What if he were caught in the grounds? If they released the dogs he might well be. He would be captured and I knew what that would mean. I had heard enough at my grandfather’s table to understand that it would be a feather in the cap of anyone who brought about his capture. We should be applauded for giving up one of the Queen’s enemies.
You fool, I thought. Why do you play with danger? Why do you have to risk your life?
I looked away from the window and back to the chessboard.
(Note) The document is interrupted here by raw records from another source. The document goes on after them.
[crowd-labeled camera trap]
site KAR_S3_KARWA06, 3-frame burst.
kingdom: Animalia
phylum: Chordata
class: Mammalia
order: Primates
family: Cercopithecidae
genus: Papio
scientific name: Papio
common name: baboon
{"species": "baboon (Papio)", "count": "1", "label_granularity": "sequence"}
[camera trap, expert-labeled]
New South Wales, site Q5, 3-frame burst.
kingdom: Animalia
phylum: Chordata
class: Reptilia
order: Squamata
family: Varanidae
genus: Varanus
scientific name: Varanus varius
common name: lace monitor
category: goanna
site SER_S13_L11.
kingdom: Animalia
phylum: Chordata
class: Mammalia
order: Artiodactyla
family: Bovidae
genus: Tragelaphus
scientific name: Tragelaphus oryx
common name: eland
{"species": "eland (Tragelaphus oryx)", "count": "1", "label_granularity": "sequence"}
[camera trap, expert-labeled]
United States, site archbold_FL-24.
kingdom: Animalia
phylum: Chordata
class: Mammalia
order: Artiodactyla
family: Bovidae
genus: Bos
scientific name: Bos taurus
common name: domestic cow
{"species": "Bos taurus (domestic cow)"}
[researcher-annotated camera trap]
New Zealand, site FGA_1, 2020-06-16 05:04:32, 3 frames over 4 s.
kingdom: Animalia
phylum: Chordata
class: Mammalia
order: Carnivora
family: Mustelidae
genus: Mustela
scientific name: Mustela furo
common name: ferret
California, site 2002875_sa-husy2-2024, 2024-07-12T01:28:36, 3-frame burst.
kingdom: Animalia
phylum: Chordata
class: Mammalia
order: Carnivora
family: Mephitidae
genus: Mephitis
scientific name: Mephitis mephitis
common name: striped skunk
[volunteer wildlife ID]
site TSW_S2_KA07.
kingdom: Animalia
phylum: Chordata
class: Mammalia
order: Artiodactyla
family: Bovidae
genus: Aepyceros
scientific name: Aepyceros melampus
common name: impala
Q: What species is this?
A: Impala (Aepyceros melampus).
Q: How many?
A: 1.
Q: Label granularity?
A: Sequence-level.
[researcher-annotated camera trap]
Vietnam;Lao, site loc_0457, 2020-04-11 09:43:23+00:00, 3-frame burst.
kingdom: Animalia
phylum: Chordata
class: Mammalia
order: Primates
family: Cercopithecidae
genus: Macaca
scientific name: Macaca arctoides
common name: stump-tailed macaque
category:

“Your move, Carlotta,” said Benjie.
I moved a piece without thinking.
“Ha!” said Benjie triumphantly. And a few moves later: “Checkmate.”
Benjie always liked to analyse a game.
“It was that bishop’s move of yours. Till three or four moves back you were on the offensive. You lost your concentration, Carlotta.”
I thought angrily: Of course I did. How could I help it? Hessenfield has come back.
It was an hour later when I was able to slip out. I would not be missed for a little while. I had wrapped a cloak over my dress and told myself that if I were seen I would say I heard one of the dogs or something like that.
In any case I had no intention of being missed if I could help it.
He had come to see me. He might have gone by now. Even he must realise how dangerous it was to hang about here. I would tell him so if I found him.
I examined the flower bed under the window. It had quite clearly been disturbed.
I looked towards the shrubbery and as I did so I heard what could have been the call of an owl.
I stepped towards the bushes and said softly: “Is anyone there?”
“Carlotta … ?”
It was his voice. I ran forward, glancing over my shoulder as I did so to assure myself that no one was about.
I was caught in his arms and held tightly. He kissed me again and again and so fiercely that I gasped for breath.
“You fool!” I cried. “To come here. Don’t you know they will be after you?”
“Dearest, everyone is always after me … just everyone.”
“Do you want to end up with your head on a block?”
“No, on a pillow side by side with yours.”
“Will you please listen to me.”
“No. You must listen to me.”
“I will talk,” I said. “I have heard your name mentioned. You have only to be recognised and it will be the end of you.”
“Therefore we should leave as soon as possible.”
“You should indeed.”
“We. I have come back for you, Carlotta.”
“You are mad,” I said.
“Yes,” he agreed, “for you.”
“It has been years …”
“Four,” he said. “It is too long to be without you. No one else will do for me. I have learned that.”
“You did not come for me alone.”
“I mix business and pleasure.”
“You waited a long time,” I said.
“I did not know then how important you are to me.”
“I suppose you imagine that you only have to come and beckon and I shall drop everything and follow you. Do you think of yourself as some divinity and I your humble disciple?”
“What gave you such an idea? Was it because you felt that fitted the case?”
“This is nonsense. I must go. I saw you at the window. It was foolish to come here. Someone might have seen you. The dogs could have been released. I came out to warn you—that was all.”
“Carlotta, you are more beautiful than ever and you lie just as glibly. Did you enjoy our adventure on the road? You did not recognise me immediately, did you? I know just when the moment came. Then I knew … and you knew … that it was just as it had been …”
“You play such foolish jokes. You could have been caught on the road there and hanged as a thief.”
“Dear Carlotta, I live dangerously. Death is prowling round the corner all the time. He may catch up with me at some time. It is a great game I play with him. I am on such familiar terms with him that he has ceased to frighten me.”
“It would be a different matter if you were in some noisome dungeon in the Tower, I’ll swear.”
“But I am not. And I don’t intend to be. By the way, who won the chess?”
“My husband.”
“So you have been unfaithful to me, Carlotta.”
“I married him because of you,” I said.
He gripped my arm.
“I was going to have a child. It seemed the easiest way out.”
I heard him gasp. Then he said: “That enchanting creature …”
“Clarissa. Yes, you are her father.”
“Carlotta.” He almost shouted and I said: “Be quiet. Do you want to bring someone out here?”
He held me against him and put his lips to my ear. “Our child, Carlotta. My daughter. She took to me. She gave me the tail of her sugar mouse. I shall tell her that I shall keep it forever.